The study carried out by Xiaowei Xu, MD, PhD, and colleagues at the University of Pennsylvania, shows potential to reverse hair loss using stem cells to regenerate the missing or dying hair follicles.
The team found that the epithelial stem cells, when implanted into immunocompromised mice, regenerated the different cell types of human skin and hair follicles, and even produced a structurally recognizable hair shaft, raising the possibility that they may eventually enable hair regeneration in people.
"This is the first time anyone has made scalable amounts of epithelial stem cells that are capable of generating the epithelial component of hair follicles," says Xu. And those cells have many potential applications, he adds, including wound healing, cosmetics, and hair regeneration.
Xu and his team, which includes researchers from Penn's departments of Dermatology and Biology, as well as the New Jersey Institute of Technology, started with human skin cells called dermal fibroblasts and added three genes, converting those cells into induced pluripotent stem cells (iPSCs).

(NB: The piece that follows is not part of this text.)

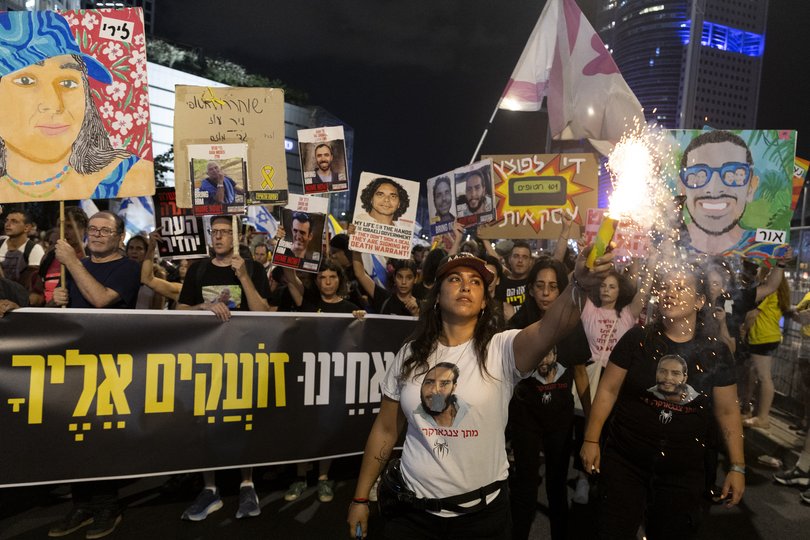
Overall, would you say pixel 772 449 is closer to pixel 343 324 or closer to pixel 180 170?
pixel 343 324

These cells have the capability to differentiate into any cell types in the body and then converted the iPS cells into epithelial stem cells, normally found at the bulge of hair follicles.
The research team demonstrated that by carefully controlling the timing of the growth factors the cells received, they could force the iPSCs to generate large numbers of epithelial stem cells.

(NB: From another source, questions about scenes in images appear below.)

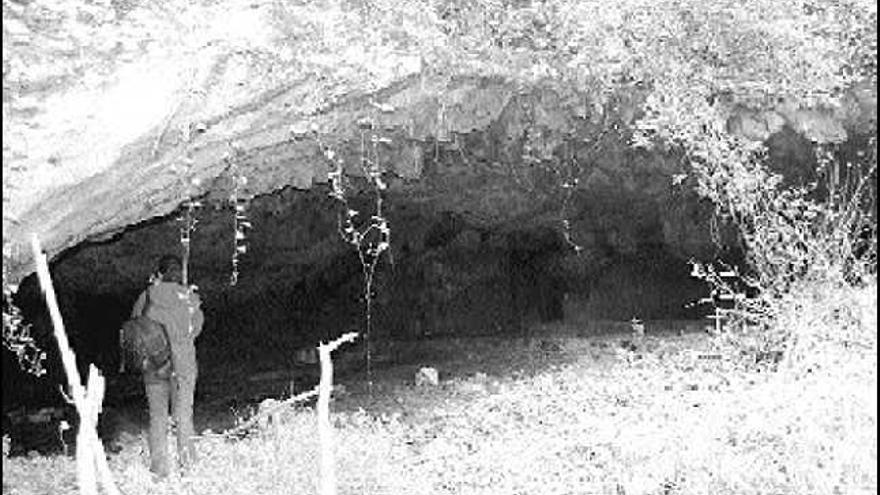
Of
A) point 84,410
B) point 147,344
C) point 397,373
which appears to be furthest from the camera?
point 397,373

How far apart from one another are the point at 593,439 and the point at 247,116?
283 centimetres

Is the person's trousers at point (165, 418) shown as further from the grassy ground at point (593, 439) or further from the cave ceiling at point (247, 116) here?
the cave ceiling at point (247, 116)

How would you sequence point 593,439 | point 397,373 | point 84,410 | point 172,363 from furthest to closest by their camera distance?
1. point 397,373
2. point 172,363
3. point 593,439
4. point 84,410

The team's protocol succeeded in turning over 25% of the iPSCs into epithelial stem cells in 18 days, which were then purified using the proteins they expressed on their surfaces.
Further research needed
While the results showed that the team had succeeded in producing the cells they set out to make in the first place, it is still too early to test in human subjects according to Xu, although it is encouraging.
"When a person loses hair, they lose both types of cells." Xu explains. "We have solved one major problem, the epithelial component of the hair follicle. We need to figure out a way to also make new dermal papillae cells, and no one has figured that part out yet."
The process Xu and his team used to create iPSCs involves genetic modification of human cells with genes encoding oncogenic proteins and so needs more refinement; however he notes that stem cell researchers are developing more workarounds, including strategies using only chemical agents.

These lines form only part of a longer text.